What are the policy objectives and the intended effects? The Government is committed to shifting the balance of power from „Big Government‟ to „big society‟ and ensuring that it is intervening in forestry in England only where appropriate and necessary. Part of the policy objective is to increase profitability of commercial woodlands and reduce net costs for running local and heritage woodlands whilst at the same time increasing public benefits through greater involvement of local communities and civil society bodies. The government will seek to protect and enhance biodiversity to contribute to a network of wildlife corridors, maintain public access for recreation and leisure, ensure the continuing role of the woodlands in climate change mitigation and adaptation, and protect nationally important landscapes.

I think it significant that most of what I have read in government and Forestry Commision documents seems to stress the maximisation of profitability first and foremost before listing preservation of biodiversity and maintaining the forests for public recreation as secondary objectives. This may be my jaundiced interpretation but I can’t see how, once the forests are sold, that protecting biodiversity can be guaranteed in the long term when the primary motivation is stated to be income generation and cessation of public funding for maintenance of our forests.

As with the previous sell off of publicly owned utilities in the early 1990’s, which resulted in significant chunks of the privatised companies passing into foreign ownership, it is difficult to imagine how the same situation would not recur with our forests. A foreign logging company is unlikely to be overly concerned with maintaining biodiversity in British forests when shareholders in their own country are demanding bigger year on year dividends.

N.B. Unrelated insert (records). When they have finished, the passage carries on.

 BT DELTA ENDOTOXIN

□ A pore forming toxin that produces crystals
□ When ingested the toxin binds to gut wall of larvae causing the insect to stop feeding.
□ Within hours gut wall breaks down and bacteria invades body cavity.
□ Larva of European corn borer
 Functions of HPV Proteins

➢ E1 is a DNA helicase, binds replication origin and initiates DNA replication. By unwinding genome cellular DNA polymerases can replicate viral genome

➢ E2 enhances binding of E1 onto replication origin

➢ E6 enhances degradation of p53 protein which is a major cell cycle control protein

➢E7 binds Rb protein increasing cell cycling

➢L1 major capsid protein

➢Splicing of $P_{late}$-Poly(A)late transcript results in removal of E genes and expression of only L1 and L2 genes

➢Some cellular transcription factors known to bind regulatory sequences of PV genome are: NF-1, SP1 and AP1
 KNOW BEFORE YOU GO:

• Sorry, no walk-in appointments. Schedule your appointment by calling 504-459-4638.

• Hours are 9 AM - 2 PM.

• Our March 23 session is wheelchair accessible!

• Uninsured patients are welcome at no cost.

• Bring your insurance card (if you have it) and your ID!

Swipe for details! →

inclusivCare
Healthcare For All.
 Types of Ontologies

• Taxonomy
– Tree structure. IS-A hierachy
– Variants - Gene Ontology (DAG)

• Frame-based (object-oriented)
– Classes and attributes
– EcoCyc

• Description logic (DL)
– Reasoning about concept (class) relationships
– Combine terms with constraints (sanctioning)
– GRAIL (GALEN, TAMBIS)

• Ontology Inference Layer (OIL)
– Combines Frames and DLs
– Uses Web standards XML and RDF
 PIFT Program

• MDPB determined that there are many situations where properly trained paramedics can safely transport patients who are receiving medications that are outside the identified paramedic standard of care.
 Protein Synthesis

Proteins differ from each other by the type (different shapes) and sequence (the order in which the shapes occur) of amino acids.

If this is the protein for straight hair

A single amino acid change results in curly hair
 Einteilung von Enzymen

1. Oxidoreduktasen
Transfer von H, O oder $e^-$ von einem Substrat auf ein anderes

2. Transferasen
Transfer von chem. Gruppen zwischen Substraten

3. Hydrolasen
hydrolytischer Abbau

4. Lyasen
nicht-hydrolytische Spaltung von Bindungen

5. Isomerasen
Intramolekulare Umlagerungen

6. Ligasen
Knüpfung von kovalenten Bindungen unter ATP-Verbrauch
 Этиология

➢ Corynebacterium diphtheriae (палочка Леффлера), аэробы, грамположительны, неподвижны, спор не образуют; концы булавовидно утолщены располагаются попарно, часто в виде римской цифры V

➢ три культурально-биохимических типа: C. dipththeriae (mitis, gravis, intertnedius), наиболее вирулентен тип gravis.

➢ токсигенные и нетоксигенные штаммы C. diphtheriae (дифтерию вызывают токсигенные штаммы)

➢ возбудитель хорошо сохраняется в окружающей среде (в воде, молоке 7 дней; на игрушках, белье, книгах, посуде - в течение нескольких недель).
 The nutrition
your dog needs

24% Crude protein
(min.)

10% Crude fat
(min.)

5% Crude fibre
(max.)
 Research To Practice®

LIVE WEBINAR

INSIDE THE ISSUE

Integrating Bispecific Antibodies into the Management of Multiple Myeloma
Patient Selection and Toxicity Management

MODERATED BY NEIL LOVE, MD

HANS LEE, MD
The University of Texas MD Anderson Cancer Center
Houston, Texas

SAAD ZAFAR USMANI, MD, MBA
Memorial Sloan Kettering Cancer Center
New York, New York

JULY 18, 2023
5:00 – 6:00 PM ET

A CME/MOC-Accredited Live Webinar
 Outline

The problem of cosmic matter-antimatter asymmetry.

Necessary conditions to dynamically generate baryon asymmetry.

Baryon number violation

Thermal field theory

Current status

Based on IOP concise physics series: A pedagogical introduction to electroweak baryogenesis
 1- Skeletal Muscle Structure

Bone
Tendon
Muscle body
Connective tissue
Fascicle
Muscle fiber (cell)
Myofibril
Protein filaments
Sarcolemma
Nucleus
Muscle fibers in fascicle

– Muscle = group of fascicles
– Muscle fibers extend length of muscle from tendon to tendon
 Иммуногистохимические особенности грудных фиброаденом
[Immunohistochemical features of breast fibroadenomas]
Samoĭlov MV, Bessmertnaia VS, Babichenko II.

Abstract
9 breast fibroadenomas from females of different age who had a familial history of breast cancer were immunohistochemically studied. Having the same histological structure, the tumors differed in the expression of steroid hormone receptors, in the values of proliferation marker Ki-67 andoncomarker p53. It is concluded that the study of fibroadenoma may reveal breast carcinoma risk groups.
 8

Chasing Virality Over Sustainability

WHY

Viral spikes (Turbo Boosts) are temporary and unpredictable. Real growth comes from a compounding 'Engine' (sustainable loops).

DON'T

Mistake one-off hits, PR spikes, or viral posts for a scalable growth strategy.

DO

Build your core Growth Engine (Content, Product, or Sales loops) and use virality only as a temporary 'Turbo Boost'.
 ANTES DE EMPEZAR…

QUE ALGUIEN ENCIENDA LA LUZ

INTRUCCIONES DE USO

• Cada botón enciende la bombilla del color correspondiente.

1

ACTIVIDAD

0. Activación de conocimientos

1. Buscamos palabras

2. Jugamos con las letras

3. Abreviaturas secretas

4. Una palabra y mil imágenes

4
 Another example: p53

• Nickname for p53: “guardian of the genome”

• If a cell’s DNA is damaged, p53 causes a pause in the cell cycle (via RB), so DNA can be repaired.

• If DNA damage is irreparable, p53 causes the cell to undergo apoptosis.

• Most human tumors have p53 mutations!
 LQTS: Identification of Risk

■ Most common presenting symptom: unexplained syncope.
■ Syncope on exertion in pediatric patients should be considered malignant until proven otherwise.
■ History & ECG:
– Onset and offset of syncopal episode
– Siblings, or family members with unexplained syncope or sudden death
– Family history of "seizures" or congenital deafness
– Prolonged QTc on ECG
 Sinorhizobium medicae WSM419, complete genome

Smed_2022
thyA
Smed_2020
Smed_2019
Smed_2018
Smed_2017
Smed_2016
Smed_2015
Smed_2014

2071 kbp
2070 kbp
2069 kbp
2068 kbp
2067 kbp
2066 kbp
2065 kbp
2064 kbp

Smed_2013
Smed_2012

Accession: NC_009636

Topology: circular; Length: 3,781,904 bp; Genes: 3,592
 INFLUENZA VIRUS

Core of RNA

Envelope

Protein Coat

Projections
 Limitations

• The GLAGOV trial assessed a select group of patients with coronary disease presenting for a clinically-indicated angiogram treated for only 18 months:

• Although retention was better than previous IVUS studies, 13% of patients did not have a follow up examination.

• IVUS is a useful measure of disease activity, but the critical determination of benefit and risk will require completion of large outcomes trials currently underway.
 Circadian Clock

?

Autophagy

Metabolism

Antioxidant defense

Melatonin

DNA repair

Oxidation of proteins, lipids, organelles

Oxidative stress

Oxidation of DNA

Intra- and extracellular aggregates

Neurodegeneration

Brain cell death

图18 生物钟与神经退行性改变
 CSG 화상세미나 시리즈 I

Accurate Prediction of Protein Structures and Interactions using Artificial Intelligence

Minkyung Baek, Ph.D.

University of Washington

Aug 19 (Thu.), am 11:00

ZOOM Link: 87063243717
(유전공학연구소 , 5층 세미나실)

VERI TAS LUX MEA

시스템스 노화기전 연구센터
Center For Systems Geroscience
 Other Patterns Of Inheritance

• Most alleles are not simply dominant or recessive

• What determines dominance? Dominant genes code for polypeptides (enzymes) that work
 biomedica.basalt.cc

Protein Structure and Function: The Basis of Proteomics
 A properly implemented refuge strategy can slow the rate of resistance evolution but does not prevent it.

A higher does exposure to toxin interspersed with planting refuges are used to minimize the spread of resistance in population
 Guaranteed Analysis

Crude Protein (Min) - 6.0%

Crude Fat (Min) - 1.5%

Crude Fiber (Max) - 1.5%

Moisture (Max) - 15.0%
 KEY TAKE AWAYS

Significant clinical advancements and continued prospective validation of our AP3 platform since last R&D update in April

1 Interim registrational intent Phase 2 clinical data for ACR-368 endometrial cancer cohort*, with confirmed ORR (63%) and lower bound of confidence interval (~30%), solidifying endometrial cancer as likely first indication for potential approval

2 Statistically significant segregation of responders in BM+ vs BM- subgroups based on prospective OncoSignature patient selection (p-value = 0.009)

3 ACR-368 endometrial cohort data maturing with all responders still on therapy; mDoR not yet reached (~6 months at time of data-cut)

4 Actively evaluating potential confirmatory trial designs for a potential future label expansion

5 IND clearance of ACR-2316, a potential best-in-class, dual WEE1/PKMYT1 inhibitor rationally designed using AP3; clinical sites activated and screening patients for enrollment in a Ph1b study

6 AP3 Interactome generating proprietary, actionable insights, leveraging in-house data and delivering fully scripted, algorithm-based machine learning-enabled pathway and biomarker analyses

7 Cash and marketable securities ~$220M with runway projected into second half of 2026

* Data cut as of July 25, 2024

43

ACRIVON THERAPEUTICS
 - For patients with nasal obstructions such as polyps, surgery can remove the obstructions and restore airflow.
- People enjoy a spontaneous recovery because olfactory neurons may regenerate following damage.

According to DEFRA’s consultation document the plan is to sell off 40,000 hectares (approximately 100,000 acres – an area equal to a third of Bedfordshire) during the period of the current spending review. In answer to a parliamentary question from Tim Farron, Lib Dem MP for Westmoreland and Lonsdale, Jim Paice, Con MP for SE Cambridgeshire and Minister for Environment, Food & Rural Affairs, replied that total income generated by the sale of 40,000 hectares of forest would be £74.5 million. It seems to me that in the economic fiasco we currently find ourselves in that is a very small amount of money indeed. The value of what we stand to lose is orders of magnitude greater.

I think it is abject folly to go down this route and once the forest is gone it is gone forever, so I hope common sense will prevail at some level of government and this piece of legislation will not be passed. If you agree and you want to add your voice to those of us who don’t want the forests to disappear into private ownership you can sign the petition to oppose this by clicking here.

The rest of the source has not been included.